┏━━

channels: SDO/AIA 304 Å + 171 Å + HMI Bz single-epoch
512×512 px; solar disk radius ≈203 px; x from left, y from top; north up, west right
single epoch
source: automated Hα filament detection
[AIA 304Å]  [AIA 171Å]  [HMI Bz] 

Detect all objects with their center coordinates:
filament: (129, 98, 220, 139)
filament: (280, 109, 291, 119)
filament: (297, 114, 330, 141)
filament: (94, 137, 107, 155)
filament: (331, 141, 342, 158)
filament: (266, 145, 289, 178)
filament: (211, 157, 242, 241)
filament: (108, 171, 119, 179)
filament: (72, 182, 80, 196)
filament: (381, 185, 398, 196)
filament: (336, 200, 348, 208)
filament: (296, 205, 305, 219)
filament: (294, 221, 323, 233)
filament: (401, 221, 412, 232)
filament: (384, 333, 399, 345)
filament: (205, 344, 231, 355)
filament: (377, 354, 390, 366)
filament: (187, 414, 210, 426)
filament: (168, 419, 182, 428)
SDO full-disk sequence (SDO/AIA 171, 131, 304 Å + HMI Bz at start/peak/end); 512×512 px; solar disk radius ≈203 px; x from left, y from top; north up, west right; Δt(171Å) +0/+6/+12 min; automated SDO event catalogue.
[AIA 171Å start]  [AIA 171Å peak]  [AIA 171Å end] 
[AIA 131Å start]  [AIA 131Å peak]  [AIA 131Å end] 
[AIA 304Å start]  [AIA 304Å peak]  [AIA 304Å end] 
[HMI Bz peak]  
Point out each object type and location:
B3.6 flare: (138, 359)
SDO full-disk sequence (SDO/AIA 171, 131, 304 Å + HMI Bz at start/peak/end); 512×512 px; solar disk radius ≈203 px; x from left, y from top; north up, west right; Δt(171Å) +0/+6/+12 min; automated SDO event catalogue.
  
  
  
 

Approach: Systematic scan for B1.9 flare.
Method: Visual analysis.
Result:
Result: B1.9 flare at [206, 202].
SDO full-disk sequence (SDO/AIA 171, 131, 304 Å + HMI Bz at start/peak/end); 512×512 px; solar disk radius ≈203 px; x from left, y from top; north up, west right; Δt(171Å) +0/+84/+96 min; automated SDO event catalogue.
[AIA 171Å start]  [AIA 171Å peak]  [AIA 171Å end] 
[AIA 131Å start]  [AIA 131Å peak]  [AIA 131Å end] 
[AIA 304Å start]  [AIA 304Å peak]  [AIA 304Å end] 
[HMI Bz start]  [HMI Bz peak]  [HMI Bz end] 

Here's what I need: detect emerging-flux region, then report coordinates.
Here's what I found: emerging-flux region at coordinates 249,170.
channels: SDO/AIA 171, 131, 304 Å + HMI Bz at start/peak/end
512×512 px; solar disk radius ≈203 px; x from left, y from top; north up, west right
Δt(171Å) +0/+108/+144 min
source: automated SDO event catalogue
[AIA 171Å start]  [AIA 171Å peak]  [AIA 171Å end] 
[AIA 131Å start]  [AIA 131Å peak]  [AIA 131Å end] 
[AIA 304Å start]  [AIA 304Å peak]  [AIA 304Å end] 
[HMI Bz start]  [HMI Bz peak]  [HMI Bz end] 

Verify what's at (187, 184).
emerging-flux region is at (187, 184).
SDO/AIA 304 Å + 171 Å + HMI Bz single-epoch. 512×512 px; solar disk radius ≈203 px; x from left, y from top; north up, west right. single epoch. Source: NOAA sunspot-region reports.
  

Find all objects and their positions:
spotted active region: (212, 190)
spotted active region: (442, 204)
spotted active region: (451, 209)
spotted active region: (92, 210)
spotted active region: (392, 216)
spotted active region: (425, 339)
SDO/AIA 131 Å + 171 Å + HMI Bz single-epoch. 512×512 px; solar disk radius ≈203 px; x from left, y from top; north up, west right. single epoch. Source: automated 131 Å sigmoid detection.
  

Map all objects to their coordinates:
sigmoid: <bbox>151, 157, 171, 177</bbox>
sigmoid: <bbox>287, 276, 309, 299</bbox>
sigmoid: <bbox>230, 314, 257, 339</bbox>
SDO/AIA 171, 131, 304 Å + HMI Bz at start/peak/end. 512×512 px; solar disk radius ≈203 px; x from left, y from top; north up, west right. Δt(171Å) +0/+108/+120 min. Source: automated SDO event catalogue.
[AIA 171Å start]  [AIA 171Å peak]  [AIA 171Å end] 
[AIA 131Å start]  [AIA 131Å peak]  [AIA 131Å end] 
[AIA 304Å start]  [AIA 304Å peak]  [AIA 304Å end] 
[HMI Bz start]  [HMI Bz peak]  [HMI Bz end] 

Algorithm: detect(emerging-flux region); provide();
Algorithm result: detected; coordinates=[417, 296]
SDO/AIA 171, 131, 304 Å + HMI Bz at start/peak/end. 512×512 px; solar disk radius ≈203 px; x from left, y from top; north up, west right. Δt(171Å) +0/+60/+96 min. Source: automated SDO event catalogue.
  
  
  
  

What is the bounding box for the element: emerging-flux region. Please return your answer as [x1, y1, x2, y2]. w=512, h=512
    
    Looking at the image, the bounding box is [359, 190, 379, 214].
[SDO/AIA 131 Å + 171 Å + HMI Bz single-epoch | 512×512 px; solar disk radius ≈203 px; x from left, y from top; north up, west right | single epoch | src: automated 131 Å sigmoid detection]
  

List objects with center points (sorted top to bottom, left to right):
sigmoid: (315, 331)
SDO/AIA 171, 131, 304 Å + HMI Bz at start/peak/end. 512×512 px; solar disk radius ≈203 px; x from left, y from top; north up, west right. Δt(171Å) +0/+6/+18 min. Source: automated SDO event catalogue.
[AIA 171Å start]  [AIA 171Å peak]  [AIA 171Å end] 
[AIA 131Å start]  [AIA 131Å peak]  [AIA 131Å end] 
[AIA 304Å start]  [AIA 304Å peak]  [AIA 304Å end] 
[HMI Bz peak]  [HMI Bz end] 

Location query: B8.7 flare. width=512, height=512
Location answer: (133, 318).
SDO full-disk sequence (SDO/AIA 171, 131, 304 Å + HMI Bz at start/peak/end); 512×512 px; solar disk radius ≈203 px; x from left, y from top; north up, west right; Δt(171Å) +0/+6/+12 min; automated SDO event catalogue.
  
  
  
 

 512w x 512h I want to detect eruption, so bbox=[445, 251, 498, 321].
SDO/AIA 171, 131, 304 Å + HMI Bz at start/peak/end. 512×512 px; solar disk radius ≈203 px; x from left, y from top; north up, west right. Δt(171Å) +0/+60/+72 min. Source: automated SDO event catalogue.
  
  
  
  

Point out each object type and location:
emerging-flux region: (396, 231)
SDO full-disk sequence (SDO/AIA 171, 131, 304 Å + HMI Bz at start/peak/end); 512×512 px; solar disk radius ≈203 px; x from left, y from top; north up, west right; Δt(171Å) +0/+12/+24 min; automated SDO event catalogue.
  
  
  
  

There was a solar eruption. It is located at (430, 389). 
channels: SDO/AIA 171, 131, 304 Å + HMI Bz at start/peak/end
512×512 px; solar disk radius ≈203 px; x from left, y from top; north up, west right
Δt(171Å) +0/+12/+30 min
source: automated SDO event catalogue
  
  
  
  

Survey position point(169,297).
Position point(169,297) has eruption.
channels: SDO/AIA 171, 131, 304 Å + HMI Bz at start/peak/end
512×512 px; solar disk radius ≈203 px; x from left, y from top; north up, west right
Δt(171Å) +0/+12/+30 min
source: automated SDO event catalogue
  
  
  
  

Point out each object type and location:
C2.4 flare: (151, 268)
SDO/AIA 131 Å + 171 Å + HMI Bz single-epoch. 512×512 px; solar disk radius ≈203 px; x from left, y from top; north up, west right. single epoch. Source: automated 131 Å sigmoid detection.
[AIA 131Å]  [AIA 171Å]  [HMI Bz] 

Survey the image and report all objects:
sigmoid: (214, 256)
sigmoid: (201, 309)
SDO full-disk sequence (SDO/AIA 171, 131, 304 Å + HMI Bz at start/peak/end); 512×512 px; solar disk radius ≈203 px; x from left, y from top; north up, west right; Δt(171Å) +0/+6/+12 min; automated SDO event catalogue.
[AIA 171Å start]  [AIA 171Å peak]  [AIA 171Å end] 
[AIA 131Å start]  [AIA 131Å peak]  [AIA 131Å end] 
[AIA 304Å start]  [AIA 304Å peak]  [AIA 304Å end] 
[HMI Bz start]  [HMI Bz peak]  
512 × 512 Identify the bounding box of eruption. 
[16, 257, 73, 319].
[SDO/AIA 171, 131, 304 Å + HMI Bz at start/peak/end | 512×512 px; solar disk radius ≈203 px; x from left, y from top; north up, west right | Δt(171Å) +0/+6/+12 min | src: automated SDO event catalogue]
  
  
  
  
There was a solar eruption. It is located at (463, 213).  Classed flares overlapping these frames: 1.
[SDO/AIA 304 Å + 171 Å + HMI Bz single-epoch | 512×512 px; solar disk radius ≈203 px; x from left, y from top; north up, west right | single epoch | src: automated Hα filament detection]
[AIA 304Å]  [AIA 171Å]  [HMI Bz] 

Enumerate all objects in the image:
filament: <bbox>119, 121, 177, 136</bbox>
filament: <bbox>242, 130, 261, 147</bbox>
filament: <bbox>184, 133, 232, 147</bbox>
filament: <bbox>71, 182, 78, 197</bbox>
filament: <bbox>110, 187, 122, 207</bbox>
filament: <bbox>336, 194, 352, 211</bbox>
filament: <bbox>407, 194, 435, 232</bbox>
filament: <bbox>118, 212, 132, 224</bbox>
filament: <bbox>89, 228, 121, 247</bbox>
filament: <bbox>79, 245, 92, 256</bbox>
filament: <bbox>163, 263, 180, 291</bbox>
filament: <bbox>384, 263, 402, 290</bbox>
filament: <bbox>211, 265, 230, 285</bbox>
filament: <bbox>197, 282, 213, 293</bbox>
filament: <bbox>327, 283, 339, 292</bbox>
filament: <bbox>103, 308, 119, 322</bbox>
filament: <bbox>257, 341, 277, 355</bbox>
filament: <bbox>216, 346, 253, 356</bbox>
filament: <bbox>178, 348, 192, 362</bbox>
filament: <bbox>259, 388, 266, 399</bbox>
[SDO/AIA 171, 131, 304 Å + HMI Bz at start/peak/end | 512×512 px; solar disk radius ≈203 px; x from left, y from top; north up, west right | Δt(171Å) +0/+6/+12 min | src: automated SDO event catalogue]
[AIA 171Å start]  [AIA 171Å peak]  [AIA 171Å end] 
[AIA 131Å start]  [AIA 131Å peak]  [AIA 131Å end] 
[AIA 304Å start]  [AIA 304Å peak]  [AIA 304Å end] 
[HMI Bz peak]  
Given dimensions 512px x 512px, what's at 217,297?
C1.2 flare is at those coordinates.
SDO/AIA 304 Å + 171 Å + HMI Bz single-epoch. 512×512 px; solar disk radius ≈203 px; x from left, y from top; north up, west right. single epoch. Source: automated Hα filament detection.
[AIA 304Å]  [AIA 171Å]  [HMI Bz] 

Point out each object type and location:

┗━━

**Task to carry out**
Change "automated" to "manual" in everything from the start of the items down to the line containing "Detect all objects", and write out those lines with nothing else altered.

**Solution below**
channels: SDO/AIA 304 Å + 171 Å + HMI Bz single-epoch
512×512 px; solar disk radius ≈203 px; x from left, y from top; north up, west right
single epoch
source: manual Hα filament detection
[AIA 304Å]  [AIA 171Å]  [HMI Bz] 

Detect all objects with their center coordinates:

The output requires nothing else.